WHAT TO DO - Rewrite the lines below with every "grassy field" replaced by "lawn" and everything else unchanged. Omit the pictures from your output.

━━ DATA PROVIDED

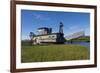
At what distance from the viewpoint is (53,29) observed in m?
1.83

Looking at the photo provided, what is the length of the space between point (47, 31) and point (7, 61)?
0.46 m

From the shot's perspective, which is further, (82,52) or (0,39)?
(82,52)

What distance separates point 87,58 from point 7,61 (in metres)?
0.80

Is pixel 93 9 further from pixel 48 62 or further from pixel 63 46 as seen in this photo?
pixel 48 62

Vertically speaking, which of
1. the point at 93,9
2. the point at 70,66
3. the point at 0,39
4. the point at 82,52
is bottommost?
the point at 70,66

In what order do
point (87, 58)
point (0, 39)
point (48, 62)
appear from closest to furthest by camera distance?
point (0, 39)
point (48, 62)
point (87, 58)

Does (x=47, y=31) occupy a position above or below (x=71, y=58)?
above

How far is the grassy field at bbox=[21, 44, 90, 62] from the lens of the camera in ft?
5.78

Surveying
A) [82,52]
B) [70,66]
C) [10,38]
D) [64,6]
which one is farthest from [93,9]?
[10,38]

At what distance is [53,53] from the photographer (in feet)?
6.02

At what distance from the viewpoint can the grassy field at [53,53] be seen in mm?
1763

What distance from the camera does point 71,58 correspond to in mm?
1884

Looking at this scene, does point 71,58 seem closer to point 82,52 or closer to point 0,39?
point 82,52

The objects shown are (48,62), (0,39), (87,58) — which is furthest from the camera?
(87,58)
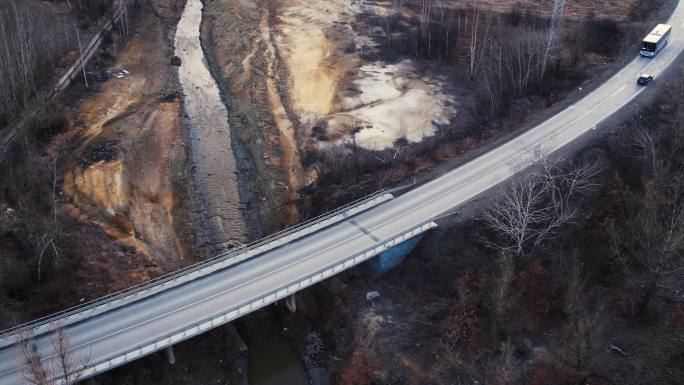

━━━━

COMPLETE RESPONSE -
At what distance from the viewpoint is (53,29) observed in m?
1.83

Looking at the photo provided, what is the length of the space between point (47, 31) and point (7, 61)?
0.46 m

From the shot's perspective, which is further, (82,52) or (0,39)?
(82,52)

What distance separates point 87,58 from point 7,61 (in metres)?
0.80

Is pixel 93 9 further from pixel 48 62 or further from pixel 63 46 as seen in this photo?
pixel 48 62

Vertically speaking, which of
1. the point at 93,9
2. the point at 70,66
3. the point at 0,39
4. the point at 82,52
is bottommost?
the point at 70,66

In what order do
point (87, 58)
point (0, 39)
point (48, 62)
appear from closest to furthest by camera distance?
point (0, 39)
point (48, 62)
point (87, 58)

Does (x=47, y=31) occupy a position above or below (x=71, y=58)?
above

How far is the lawn at bbox=[21, 44, 90, 62] from the lens of the camera in ft?
5.78

Surveying
A) [82,52]
B) [70,66]
C) [10,38]
D) [64,6]
which one is farthest from [93,9]?
[10,38]

At what distance is [53,53] from the photographer (in feet)?
6.02

At what distance from the viewpoint can the lawn at [53,53] be seen in mm?
1763

What distance from the camera does point 71,58 correspond to in mm?
1884

Looking at this scene, does point 71,58 seem closer to point 82,52 or closer to point 0,39?
point 82,52

The objects shown are (48,62), (0,39), (87,58) — which is furthest from the camera?
(87,58)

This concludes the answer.